(Item yang tercantum dalam kumpulan data)
════════
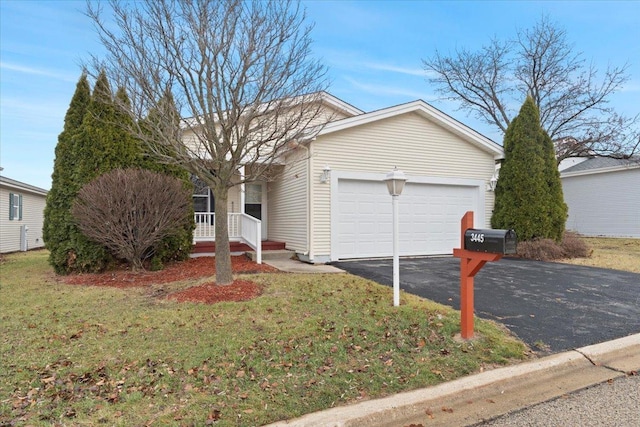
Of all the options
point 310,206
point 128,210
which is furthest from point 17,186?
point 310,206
════════
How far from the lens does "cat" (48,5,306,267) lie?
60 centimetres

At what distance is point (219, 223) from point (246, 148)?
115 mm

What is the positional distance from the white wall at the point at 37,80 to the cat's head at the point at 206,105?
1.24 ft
════════
(Yang Harus Dikerjakan):
Pilih setiap baris di atas yang memuat kata "distance". Huruf besar dan kecil dibedakan.

(Jawaban Latihan):
At what distance is point (219, 223) from point (246, 148)?
What is the positional distance from the white wall at the point at 37,80 to the cat's head at the point at 206,105?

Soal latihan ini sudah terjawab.